Many people confuse and misuse the two terms, classification and prediction (or classify and predict). This is because in many cases classification techniques are being used for prediction purposes which creates part of the confusion to others who then use the term ‘prediction’ (or ‘predict’) inappropriately.
Your understanding of the definitions of classification and prediction is mostly correct and you are absolutely correct that there are many people using the terms synonymously, sometimes correctly but I believe mostly erroneously. There are many good articles elaborating on the two and I have added some links and excerpts at the end of this answer. What these articles don't cover is that many forecasting (i.e. prediction) researchers and practitioners will use conventional classifiers to predict the future state of a time series or data sequence. More advanced researchers and practitioners will use time-recurrent models, which learn temporal patterns. These are still called classifiers but the for purpose of prediction.
There are more papers written on this use of classifiers, conventional and time-recurrent type classifiers, for time series than the use of regressor models!
This adds to the confusion in the data science and machine learning community in the usage of the terms ‘classify’ and ‘predict'.
Galit Shmueli sums it up best in his paper, “To Explain or to Predict?”, where he states: “Conflation between explanation and prediction is common, yet the distinction must be understood for progressing scientific knowledge.”
There is also the opposite problem where people will confuse regression models with classification. See the first article below.
Classification vs. Prediction, by Professor Frank Harrell
By not thinking probabilistically, machine learning advocates frequently utilize classifiers instead of using risk prediction models.
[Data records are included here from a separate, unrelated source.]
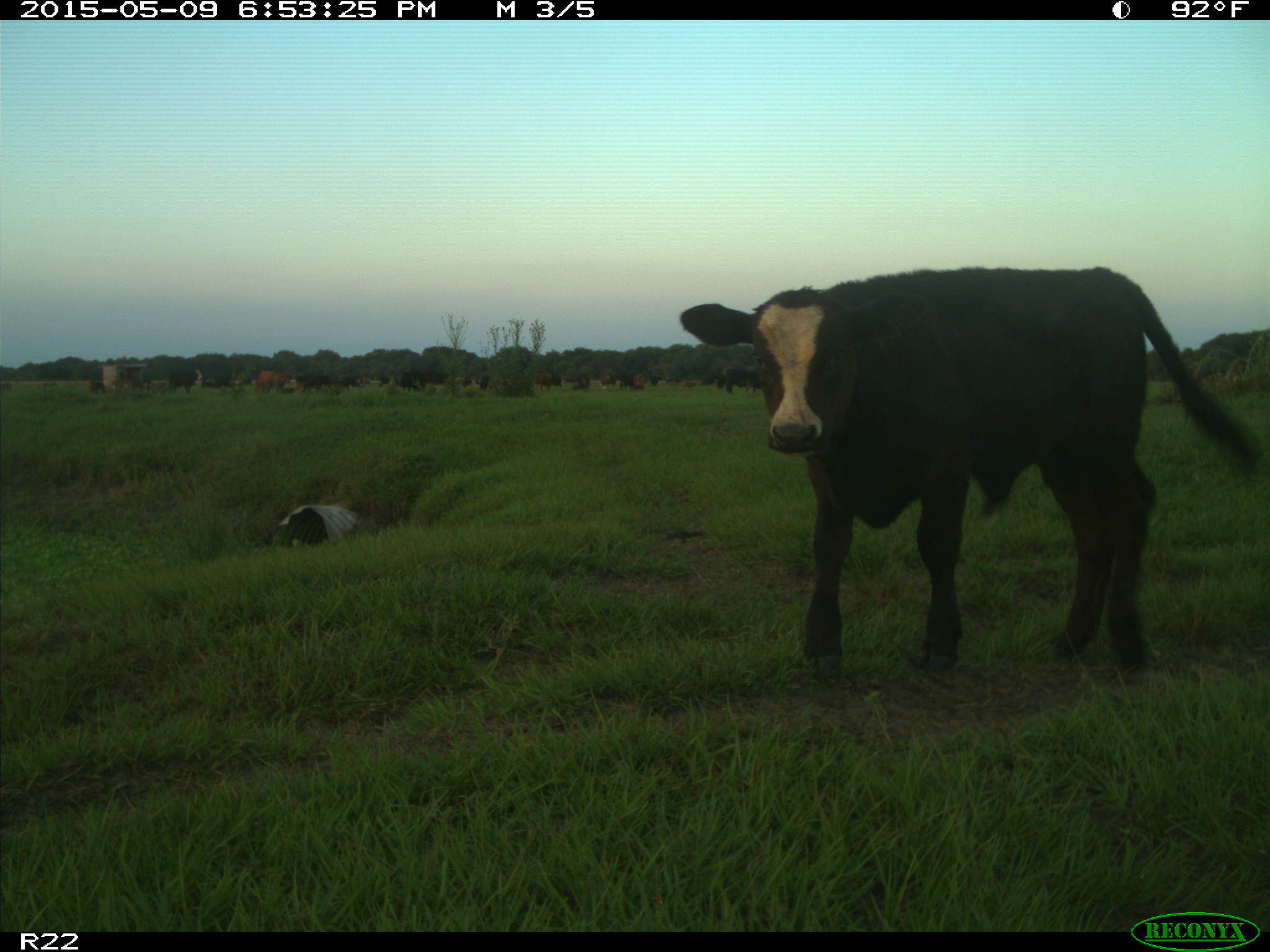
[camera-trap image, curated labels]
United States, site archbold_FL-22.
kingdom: Animalia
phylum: Chordata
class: Mammalia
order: Artiodactyla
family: Bovidae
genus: Bos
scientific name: Bos taurus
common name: domestic cow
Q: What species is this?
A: Bos taurus (domestic cow).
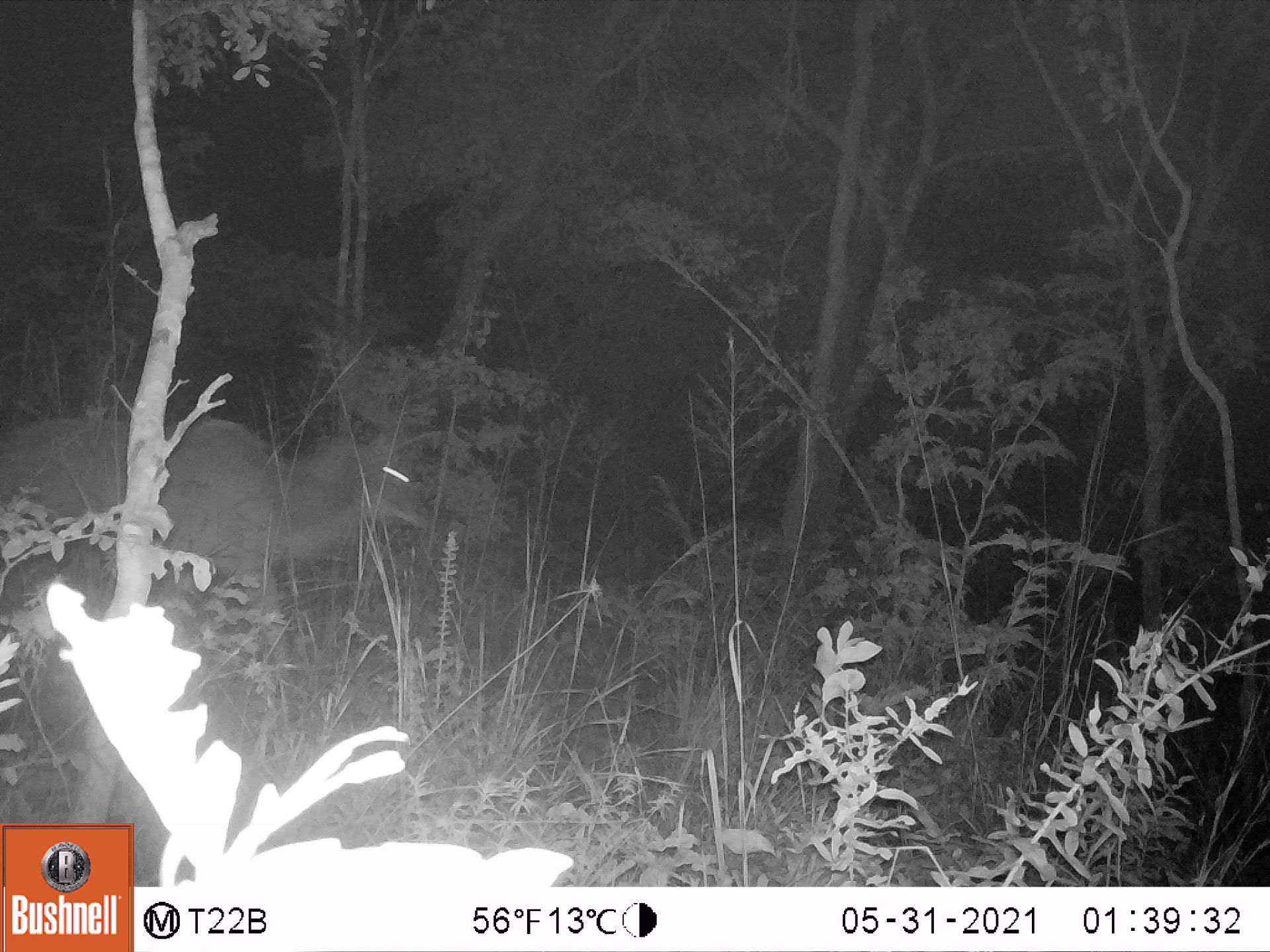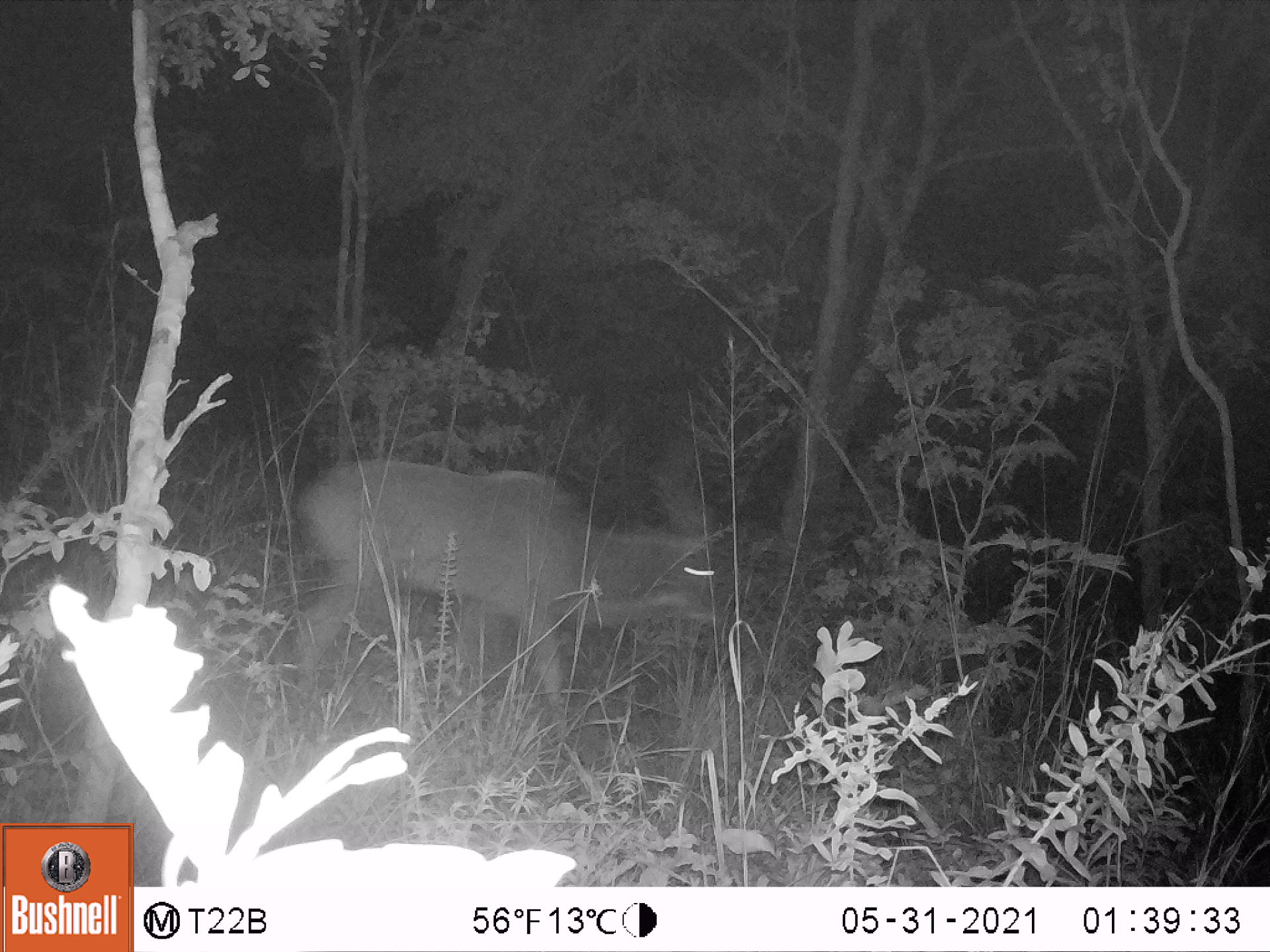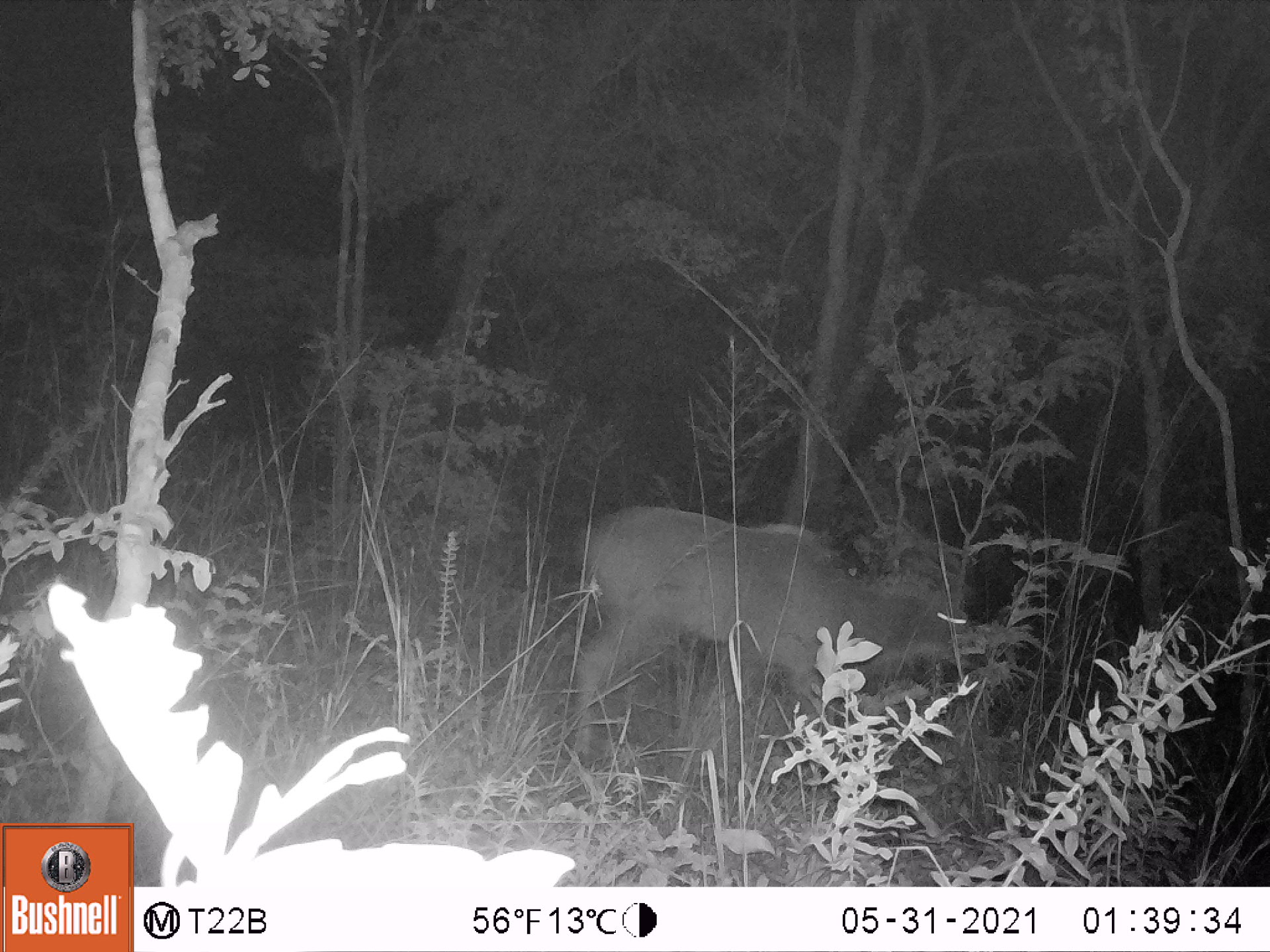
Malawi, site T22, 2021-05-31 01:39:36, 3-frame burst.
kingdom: Animalia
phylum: Chordata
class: Mammalia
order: Artiodactyla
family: Bovidae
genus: Tragelaphus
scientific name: Tragelaphus strepsiceros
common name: greater kudu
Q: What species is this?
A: Greater kudu (Tragelaphus strepsiceros).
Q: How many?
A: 1.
The situation has gotten acute: many machine learning experts actually label logistic regression as a classification method (it is not). It is important to think about what classification really implies. Classification is in effect a decision. Optimum decisions require making full use of available data, developing predictions, and applying a loss/utility/cost function to make a decision that, for example, minimizes expected loss or maximizes expected utility. Different end users have different utility functions. In risk assessment this leads to their having different risk thresholds for action. Classification assumes that every user has the same utility function and that the utility function implied by the classification system is that utility function.
To Explain or to Predict?, by Galit Shmueli
Abstract. Statistical modeling is a powerful tool for developing and testing
theories by way of causal explanation, prediction, and description. In many
disciplines there is near-exclusive use of statistical modeling for causal explanation and the assumption that models with high explanatory power are
inherently of high predictive power. Conflation between explanation and prediction is common, yet the distinction must be understood for progressing
scientific knowledge. While this distinction has been recognized in the philosophy of science, the statistical literature lacks a thorough discussion of the
many differences that arise in the process of modeling for an explanatory versus a predictive goal. The purpose of this article is to clarify the distinction
between explanatory and predictive modeling, to discuss its sources, and to
reveal the practical implications of the distinction to each step in the modeling process.
What is the difference between classification and prediction?, from KDnuggets
If one does a decision tree analysis, what is the result? A classification? A prediction?
Gregory Piatetsky-Shapiro answers:
The decision tree is a classification model, applied to existing data. If you apply it to new data, for which the class is unknown, you also get a prediction of the class.
The assumption is that the new data comes from the similar distribution as the data you used to build your decision tree. In many cases this is a correct assumption and that is why you can use the decision tree for building a predictive model.
When Classification and Prediction are not the same?
Gregory Piatetsky-Shapiro answers:
It is a matter of definition. If you are trying to classify existing data, e.g. group patients based on their known medical data and treatment outcome, I would call it a classification. If you use a classification model to predict the treatment outcome for a new patient, it would be a prediction.
In the book "Data Mining Concepts and Techniques", Han and Kamber's view is that predicting class labels is classification, and predicting values (e.g. using regression techniques) is prediction.
Other people prefer to use "estimation" for predicting continuous values.